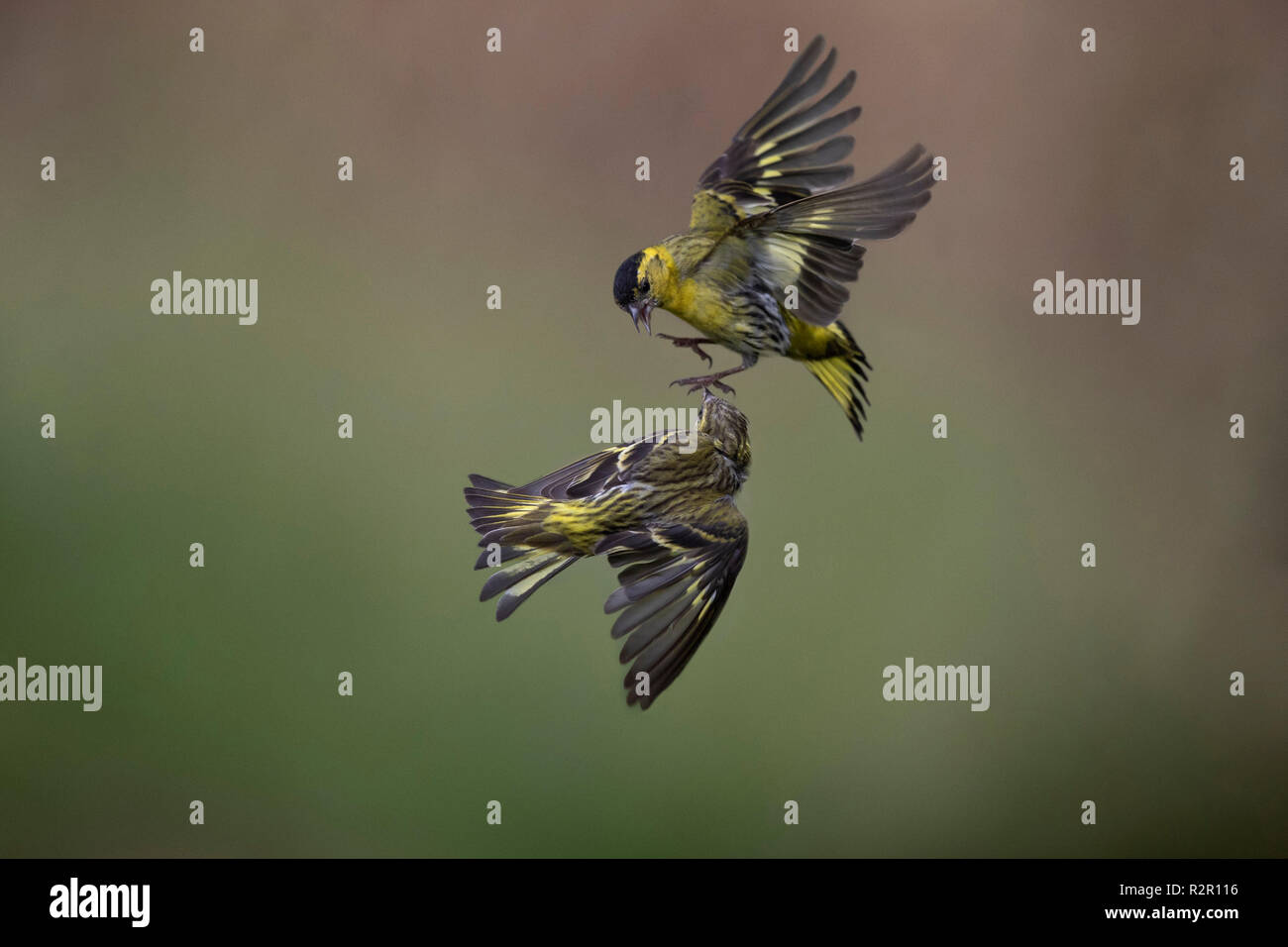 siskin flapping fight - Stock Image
========
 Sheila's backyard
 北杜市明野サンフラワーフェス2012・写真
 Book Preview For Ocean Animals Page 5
========
* WHAT TO PRODUCE: In the listing above, find the line with "北杜市明野サンフラワーフェス2012・写真" and the line with "Book Preview For Ocean Animals Page 5", then reproduce both and every line between them exactly.

* WRITTEN ANSWER:
 北杜市明野サンフラワーフェス2012・写真
 Book Preview For Ocean Animals Page 5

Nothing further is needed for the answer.